The Foundation plans eventually to recreate the Washington home on the site. The National Geographic Channel will air a documentary about the project, “The Real George Washington,” in November.

Tuesday, July 01, 2008

Bro. Jim Tresner & Blogs

The July/August issue of The Scottish Rite Journal arrived today, and it included an offbeat column by Brother Jim Tresner. His regular part of the SRJournal is usually reserved for book reviews. But this issue he takes a look at the wide world of Masonic blog sites.




Spotlighted are:
-King Solomon’s Lodge—Path to Masonic Blogs
-Masonic Blogs
-Masonic Blog of Education
-Kingdom of Conscience
-The Inquisitive Master (Musings in Masonry, pulled from the quarry)
-Cliff Porter's The Relevant Mason
-Richard Powell's Ars Masonica
-Tom Acousti's The Tao of Masonry
-Ed King's Masonic Musings From ME!
-Tim Bonney's Freemasonry Resources
-Charles Tirrell's Masonic Renaissance
-Christian Ratliff's Dispatches from Maine

The Sanctum Sanctorum forum and website gets a worthwhile mention, as well.

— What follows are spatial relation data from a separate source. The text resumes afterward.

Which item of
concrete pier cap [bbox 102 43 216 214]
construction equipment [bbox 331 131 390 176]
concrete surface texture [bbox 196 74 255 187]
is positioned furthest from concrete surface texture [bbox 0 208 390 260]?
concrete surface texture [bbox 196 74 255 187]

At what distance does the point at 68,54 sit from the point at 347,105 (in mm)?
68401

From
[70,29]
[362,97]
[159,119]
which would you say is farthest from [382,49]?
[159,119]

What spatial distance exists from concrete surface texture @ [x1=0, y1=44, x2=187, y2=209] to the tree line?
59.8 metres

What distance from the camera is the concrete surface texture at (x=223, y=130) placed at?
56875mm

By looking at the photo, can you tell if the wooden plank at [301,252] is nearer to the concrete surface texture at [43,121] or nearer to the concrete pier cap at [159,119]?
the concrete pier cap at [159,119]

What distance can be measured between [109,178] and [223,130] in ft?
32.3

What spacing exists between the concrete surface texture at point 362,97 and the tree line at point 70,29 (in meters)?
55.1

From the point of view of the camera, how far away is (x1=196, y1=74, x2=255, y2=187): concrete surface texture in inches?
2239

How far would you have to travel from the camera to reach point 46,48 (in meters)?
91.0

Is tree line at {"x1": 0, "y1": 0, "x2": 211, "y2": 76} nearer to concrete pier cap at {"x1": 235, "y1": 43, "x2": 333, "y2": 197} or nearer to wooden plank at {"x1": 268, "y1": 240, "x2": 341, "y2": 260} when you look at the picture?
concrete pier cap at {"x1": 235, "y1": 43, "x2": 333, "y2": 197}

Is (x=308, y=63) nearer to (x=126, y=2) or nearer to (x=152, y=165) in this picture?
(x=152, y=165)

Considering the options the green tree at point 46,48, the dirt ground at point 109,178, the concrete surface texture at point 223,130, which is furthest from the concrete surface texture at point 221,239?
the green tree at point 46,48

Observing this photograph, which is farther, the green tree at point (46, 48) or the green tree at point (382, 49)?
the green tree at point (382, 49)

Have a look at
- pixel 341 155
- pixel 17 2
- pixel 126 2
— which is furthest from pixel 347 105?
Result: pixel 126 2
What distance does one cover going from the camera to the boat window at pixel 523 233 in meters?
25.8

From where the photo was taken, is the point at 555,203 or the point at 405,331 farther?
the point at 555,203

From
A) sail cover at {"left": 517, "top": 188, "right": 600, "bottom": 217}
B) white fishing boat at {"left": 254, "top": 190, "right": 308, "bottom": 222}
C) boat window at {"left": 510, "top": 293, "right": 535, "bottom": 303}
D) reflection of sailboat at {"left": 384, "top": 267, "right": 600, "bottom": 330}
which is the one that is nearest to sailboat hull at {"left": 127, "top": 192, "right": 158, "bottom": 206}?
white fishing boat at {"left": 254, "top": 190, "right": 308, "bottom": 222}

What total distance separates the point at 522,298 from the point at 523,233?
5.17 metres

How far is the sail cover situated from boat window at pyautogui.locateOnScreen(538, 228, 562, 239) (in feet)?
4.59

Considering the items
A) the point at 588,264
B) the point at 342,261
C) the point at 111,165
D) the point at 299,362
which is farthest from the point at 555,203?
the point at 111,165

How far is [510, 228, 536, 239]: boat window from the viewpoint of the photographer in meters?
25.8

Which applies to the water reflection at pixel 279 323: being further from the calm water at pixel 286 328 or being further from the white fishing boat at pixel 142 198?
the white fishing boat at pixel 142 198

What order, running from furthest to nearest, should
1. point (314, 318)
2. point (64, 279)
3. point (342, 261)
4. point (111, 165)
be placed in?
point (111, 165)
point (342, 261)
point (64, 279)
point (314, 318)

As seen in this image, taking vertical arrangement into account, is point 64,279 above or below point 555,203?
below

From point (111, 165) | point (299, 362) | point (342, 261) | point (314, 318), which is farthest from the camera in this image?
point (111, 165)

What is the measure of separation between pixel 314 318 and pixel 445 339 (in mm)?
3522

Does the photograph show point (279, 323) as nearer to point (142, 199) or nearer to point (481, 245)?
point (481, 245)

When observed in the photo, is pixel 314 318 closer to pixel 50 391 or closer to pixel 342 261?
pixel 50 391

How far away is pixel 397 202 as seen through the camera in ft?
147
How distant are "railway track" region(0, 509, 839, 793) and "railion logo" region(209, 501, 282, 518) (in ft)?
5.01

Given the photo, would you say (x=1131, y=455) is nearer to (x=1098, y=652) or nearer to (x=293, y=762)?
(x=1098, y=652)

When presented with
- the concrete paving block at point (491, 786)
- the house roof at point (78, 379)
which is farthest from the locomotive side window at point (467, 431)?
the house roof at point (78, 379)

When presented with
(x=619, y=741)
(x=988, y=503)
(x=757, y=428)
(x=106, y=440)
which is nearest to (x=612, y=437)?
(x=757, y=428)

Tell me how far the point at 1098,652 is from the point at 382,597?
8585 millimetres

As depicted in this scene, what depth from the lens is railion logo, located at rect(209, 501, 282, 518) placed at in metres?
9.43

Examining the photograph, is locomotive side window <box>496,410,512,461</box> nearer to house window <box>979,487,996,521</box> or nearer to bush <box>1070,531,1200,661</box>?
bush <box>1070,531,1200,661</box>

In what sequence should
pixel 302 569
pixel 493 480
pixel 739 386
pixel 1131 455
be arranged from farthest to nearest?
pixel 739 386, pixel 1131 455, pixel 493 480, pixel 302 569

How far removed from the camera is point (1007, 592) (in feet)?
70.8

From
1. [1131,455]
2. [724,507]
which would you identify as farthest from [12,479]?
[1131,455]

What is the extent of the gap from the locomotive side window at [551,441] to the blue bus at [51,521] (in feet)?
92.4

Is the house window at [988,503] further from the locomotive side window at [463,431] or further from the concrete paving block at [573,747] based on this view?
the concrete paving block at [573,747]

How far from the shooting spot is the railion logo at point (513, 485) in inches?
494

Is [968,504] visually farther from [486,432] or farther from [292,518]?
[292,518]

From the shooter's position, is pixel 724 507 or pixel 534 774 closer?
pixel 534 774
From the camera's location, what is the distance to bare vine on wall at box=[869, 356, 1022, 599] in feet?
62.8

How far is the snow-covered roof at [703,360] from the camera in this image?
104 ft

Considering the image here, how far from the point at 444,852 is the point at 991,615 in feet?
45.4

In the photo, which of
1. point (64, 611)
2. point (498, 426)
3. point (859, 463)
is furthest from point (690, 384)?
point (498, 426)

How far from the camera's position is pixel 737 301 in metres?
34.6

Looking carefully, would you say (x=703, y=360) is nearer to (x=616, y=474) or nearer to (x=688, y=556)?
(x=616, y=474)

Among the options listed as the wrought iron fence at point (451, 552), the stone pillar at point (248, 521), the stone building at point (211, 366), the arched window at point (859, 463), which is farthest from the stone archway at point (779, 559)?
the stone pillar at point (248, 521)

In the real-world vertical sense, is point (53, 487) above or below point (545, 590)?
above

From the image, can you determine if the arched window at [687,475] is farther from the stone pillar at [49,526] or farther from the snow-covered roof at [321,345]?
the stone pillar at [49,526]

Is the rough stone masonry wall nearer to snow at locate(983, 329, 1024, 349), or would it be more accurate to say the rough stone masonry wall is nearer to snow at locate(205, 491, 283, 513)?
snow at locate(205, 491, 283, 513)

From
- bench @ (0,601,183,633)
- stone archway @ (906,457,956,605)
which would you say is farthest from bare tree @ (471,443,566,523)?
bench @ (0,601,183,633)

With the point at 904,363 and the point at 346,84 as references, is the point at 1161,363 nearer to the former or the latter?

As for my tiny corner of the intertubes, Brother Tresner says,

Brother Chris Hodapp is also well known to the readers of the Journal, as the author of Freemasons for Dummies (which is also the title of the site) as well as other important books. His blog, www.freemasonsfordummies.blogspot.com, is thought provoking and is often the first place on the web where new ideas and matters of interest are posted.


Many thanks for the kind words, Brother Jim.

There's no shortage of Masonic blogs on the web, as the growing list on the lower right of this page will attest, and checking in and keeping up with everyone's is getting to be a daunting, time-consuming task anymore. Two notable, influential mentions that didn't make it into Jim's article (it's a short space and an exhaustive topic) are The Burning Taper, and the late Theron Dunn's Beacon of Masonic Light. But there are dozens more, with brethren sharing ideas and experiences from literally all around the world.




Also in the July/August Scottish Rite Journal is an interesting article by brother Michael Halleran on the use of shibboleths as passwords in time of war, although Michael left out the WWII Pacific war standard, "Lucky Strike." The incorrect pronunciation of which emanating from an island cave might have meant a toasty finish at the business end of a flame-thrower.

Michael and co-author Martin Faulks have contributed what promises to be the first of a series of stories for the premiere issue of The Journal Of The Masonic Society. Michael also contributes the regular series Brother Brother's Journal to the SRJ, which is illustrated by Canadian Brother Ted "Bugsport" Bastien.